═════ Task input
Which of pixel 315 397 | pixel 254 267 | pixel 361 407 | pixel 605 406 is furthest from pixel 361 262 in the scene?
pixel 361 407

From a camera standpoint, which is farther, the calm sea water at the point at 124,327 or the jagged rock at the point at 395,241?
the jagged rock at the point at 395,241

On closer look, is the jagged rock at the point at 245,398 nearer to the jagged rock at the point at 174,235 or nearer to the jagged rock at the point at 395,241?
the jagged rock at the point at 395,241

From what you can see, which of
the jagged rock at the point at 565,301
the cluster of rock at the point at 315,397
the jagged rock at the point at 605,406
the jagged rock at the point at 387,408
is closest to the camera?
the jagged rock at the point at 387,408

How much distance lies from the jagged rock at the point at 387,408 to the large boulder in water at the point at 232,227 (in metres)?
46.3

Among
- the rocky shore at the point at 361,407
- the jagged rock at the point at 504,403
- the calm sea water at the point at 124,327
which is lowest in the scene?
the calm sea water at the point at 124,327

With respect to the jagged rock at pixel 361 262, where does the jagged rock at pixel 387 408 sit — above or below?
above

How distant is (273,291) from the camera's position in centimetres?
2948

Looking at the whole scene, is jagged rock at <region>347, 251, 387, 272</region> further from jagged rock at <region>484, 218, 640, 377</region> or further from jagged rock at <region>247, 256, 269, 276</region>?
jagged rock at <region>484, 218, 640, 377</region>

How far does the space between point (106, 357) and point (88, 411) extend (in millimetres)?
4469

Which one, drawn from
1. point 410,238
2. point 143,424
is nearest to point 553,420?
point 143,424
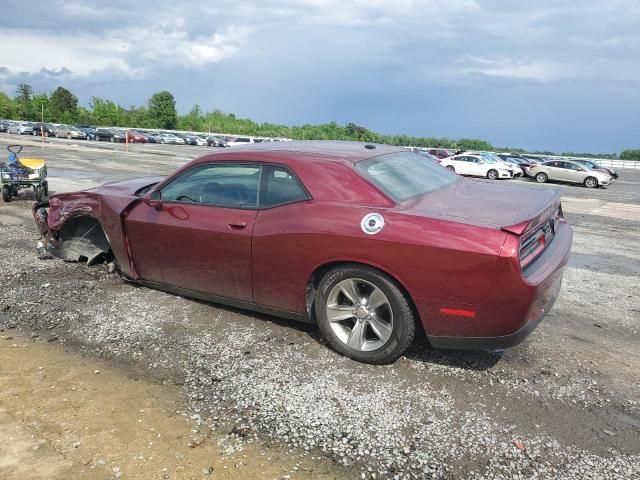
══════════
## Goal of the exercise
Convert the items above into a JSON list of strings, one string per line, skipping blank lines. Leave the pictures out.

## Answer to the problem
[
  "Which of pixel 315 397 | pixel 254 267 | pixel 361 407 | pixel 605 406 is furthest from pixel 361 262 in the scene?",
  "pixel 361 407",
  "From a camera standpoint, which is farther, the calm sea water at the point at 124,327 or the jagged rock at the point at 395,241?",
  "the jagged rock at the point at 395,241",
  "On closer look, is the jagged rock at the point at 245,398 nearer to the jagged rock at the point at 174,235 or nearer to the jagged rock at the point at 395,241?",
  "the jagged rock at the point at 395,241",
  "From what you can see, which of",
  "the jagged rock at the point at 565,301",
  "the cluster of rock at the point at 315,397",
  "the jagged rock at the point at 605,406",
  "the jagged rock at the point at 387,408",
  "is closest to the camera?",
  "the jagged rock at the point at 387,408",
  "How much distance lies from the jagged rock at the point at 387,408 to the large boulder in water at the point at 232,227 (in metres)?",
  "46.3",
  "Among",
  "- the rocky shore at the point at 361,407",
  "- the jagged rock at the point at 504,403",
  "- the calm sea water at the point at 124,327",
  "which is lowest in the scene?",
  "the calm sea water at the point at 124,327",
  "With respect to the jagged rock at pixel 361 262, where does the jagged rock at pixel 387 408 sit — above or below?",
  "above",
  "How distant is (273,291) from the camera's position in centimetres?",
  "2948",
  "Looking at the whole scene, is jagged rock at <region>347, 251, 387, 272</region> further from jagged rock at <region>484, 218, 640, 377</region> or further from jagged rock at <region>247, 256, 269, 276</region>?",
  "jagged rock at <region>484, 218, 640, 377</region>",
  "How far does the space between point (106, 357) and point (88, 411) extend (in millimetres)?",
  "4469",
  "Which one, drawn from",
  "1. point 410,238",
  "2. point 143,424",
  "is nearest to point 553,420?",
  "point 143,424"
]